I often feel like Dave watching his colleague tumble end over end. Friends and family members are just outside my reach – tumbling in open space – and I unable to help them. This year friends and family have experienced loss, betrayal, death, unemployment, poverty, disability, loneliness, and disease.

Old folk wisdom says, “Things have a way of working out.”

Romans 8 say, “All things work for good for those who love God.”

The Reverent Mother says to Maria in The Sound of Music, “When God shuts a door, he opens a window.”

Are these meaningful to those who need help and support or just words?

Outer space, when one is tumbling in it, is probably terrifying. But as seen from the earth, space can be a vast and beautiful place. Poets and physicists have written about its beauty and the mysteries of space have mesmerized and captured human attention since Adam and Eve saw stars on their first night from the Garden of Eden.

Remember how the Earth looked from the vantage point of Apollo 8 on Christmas Eve 1968? Astronaut Frank Borman read the Genesis story about creation, and humankind had a different perspective on our globe.

I cannot speak for the pain or problems of others, but I know that my mother’s Alzheimer’s disease has brought a tremendous closeness among my family of origin, father, brother, and me. Caring for my mother, traveling with her, figuring out new ways to do things and solve problems – all of those have given us new opportunity to see the world in a different way. My father – ever hard charging in his vocation and avocation – now gently selects her clothing, cares for and puts on her jewelry, and helps her with meals. We've learned a lot and sometimes the hard way -- for example, when a person will eat anything sweet, don't leave a box of fiber bars on the kitchen table.

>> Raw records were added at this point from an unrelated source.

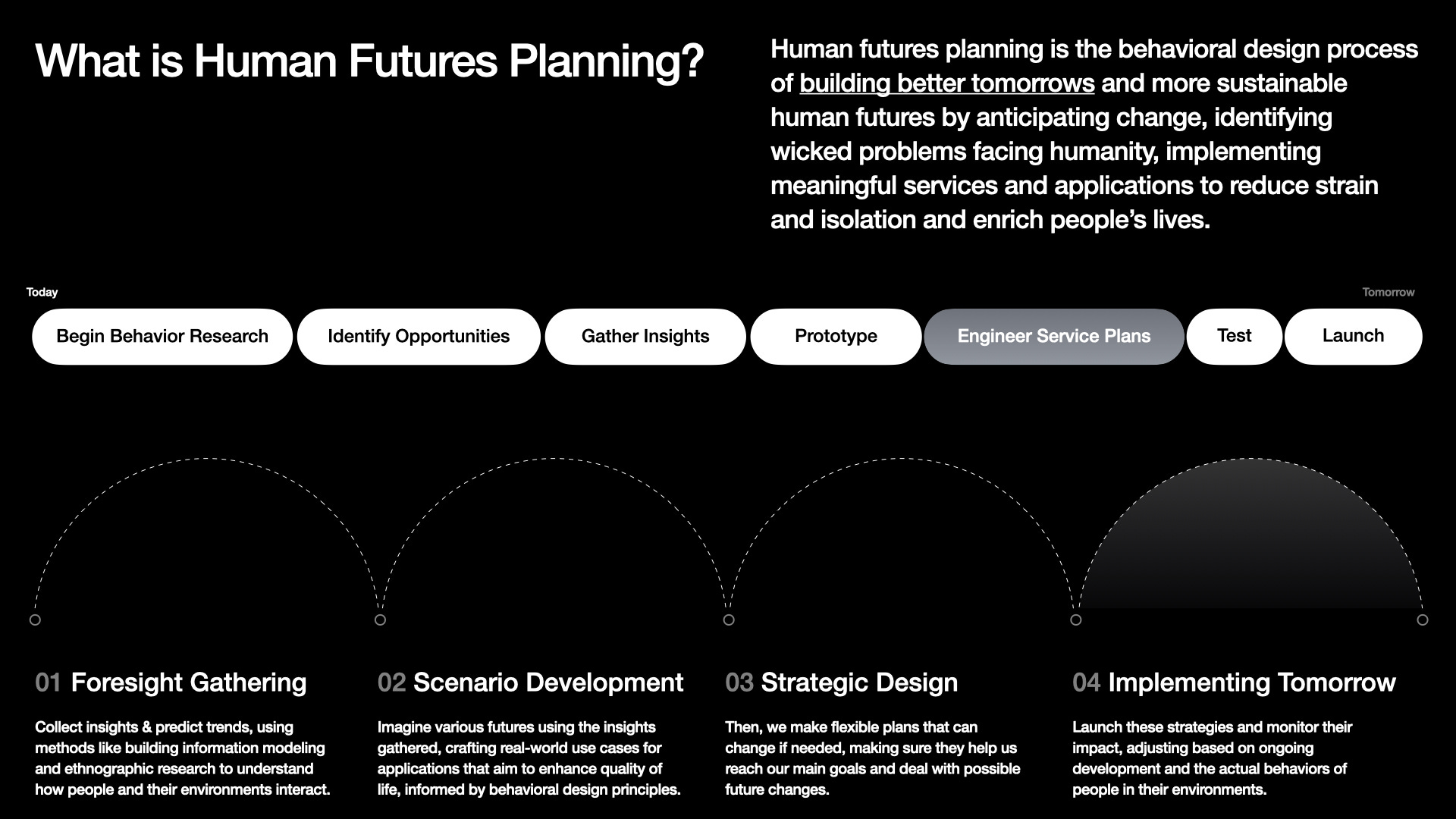 What is Human Futures Planning?

Human futures planning is the behavioral design process of building better tomorrows and more sustainable human futures by anticipating change, identifying wicked problems facing humanity, implementing meaningful services and applications to reduce strain and isolation and enrich people's lives.

Today

Tomorrow

Begin Behavior Research

Identify Opportunities

Gather Insights

Prototype

Engineer Service Plans

Test

Launch

01 Foresight Gathering

Collect insights & predict trends, using methods like building information modeling and ethnographic research to understand how people and their environments interact.

02 Scenario Development

Imagine various futures using the insights gathered, crafting real-world use cases for applications that aim to enhance quality of life, informed by behavioral design principles.

03 Strategic Design

Then, we make flexible plans that can change if needed, making sure they help us reach our main goals and deal with possible future changes.

04 Implementing Tomorrow

Launch these strategies and monitor their impact, adjusting based on ongoing development and the actual behaviors of people in their environments.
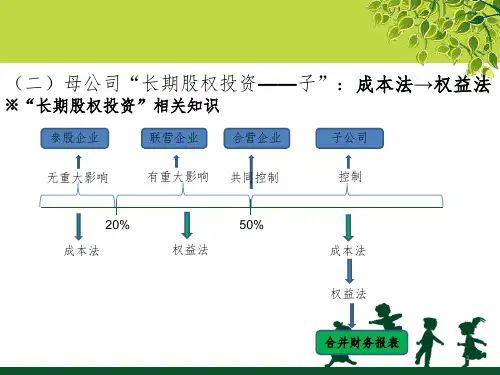 （二）母公司“长期股权投资——子”：成本法→权益法

※“长期股权投资”相关知识

参股企业

联营企业

合营企业

子公司

无重大影响

有重大影响

共同控制

控制

20%

50%

成本法

权益法

成本法

权益法

合并财务报表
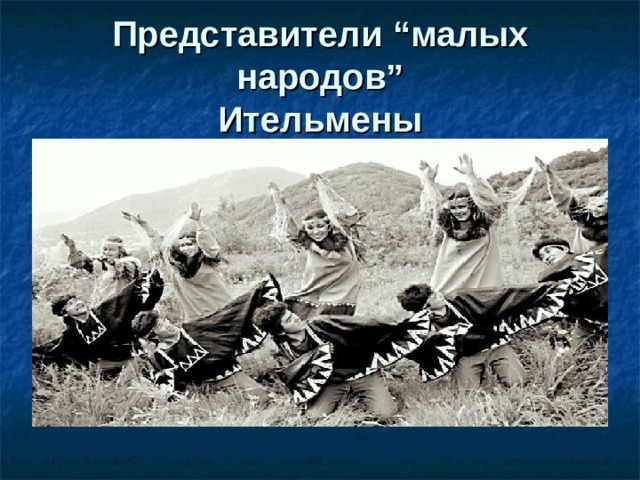 Представители “малых народов”
Ительмены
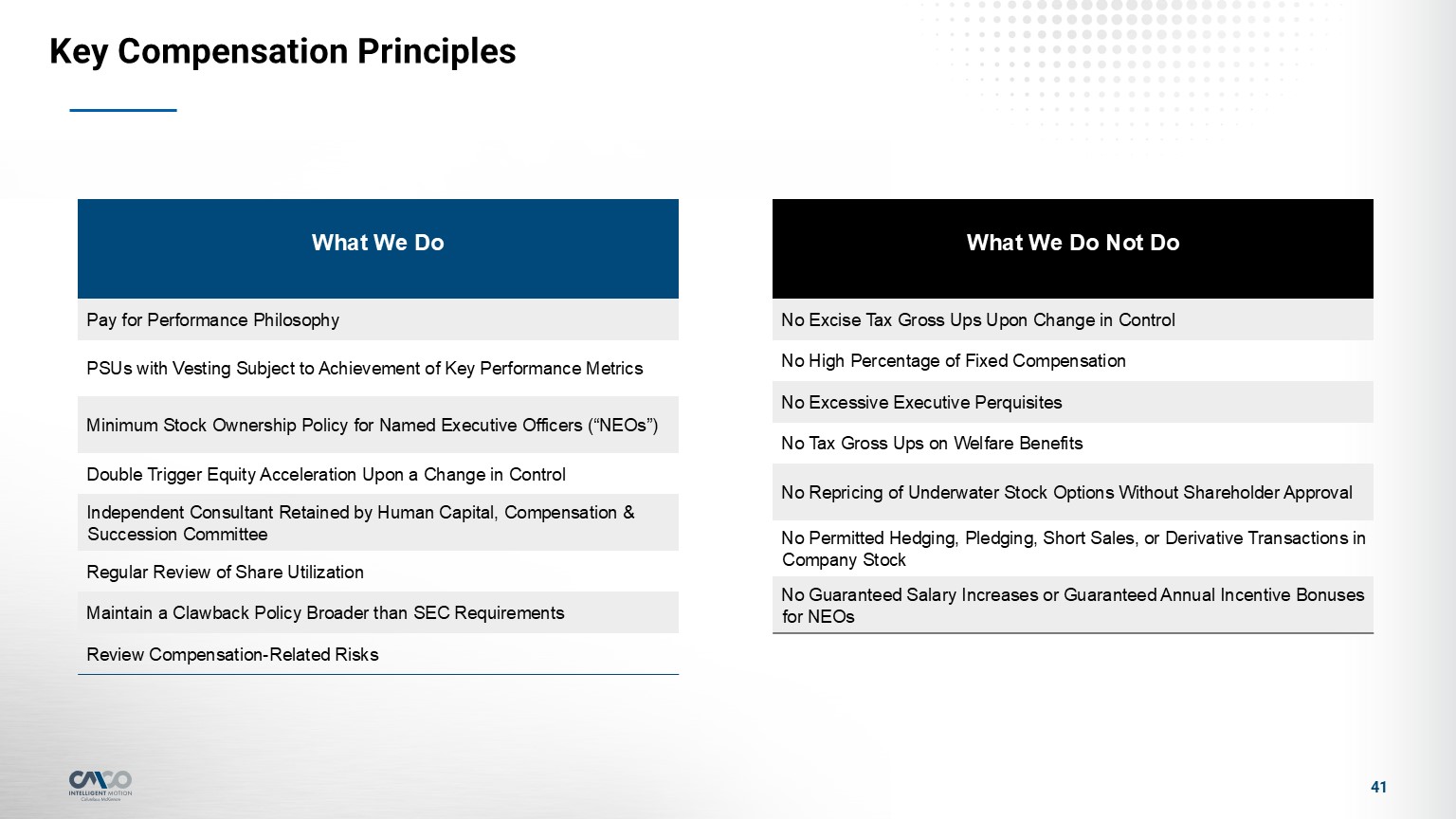 Key Compensation Principles

| What We Do |
|---|
| Pay for Performance Philosophy |
| PSUs with Vesting Subject to Achievement of Key Performance Metrics |
| Minimum Stock Ownership Policy for Named Executive Officers (“NEOs”) |
| Double Trigger Equity Acceleration Upon a Change in Control |
| Independent Consultant Retained by Human Capital, Compensation & Succession Committee |
| Regular Review of Share Utilization |
| Maintain a Clawback Policy Broader than SEC Requirements |
| Review Compensation-Related Risks |

| What We Do Not Do |
|---|
| No Excise Tax Gross Ups Upon Change in Control |
| No High Percentage of Fixed Compensation |
| No Excessive Executive Perquisites |
| No Tax Gross Ups on Welfare Benefits |
| No Repricing of Underwater Stock Options Without Shareholder Approval |
| No Permitted Hedging, Pledging, Short Sales, or Derivative Transactions in Company Stock |
| No Guaranteed Salary Increases or Guaranteed Annual Incentive Bonuses for NEOs |

CMCO
INTELLIGENT MOTION
Columbus McKinnon

41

In my job loss this year, I have found great joy in learning to better care for my family and friends, and it has been returned a million-fold. Husband is supportive and open to my new writing ventures, and helps me think through strategies. Because he appreciates the effort in my cooking, he tolerates about one miserable failure per week. (Should chili be as molded as meatloaf? I think not.)

Unemployment has given me the gift of time with Husband, Son, Parents, and friends, and the true appreciation of that gift.

Awful change may bring new joy and unexpected opportunity. Open the new window and look into the clear blue night sky ahead and see a new world. Quoth the raven.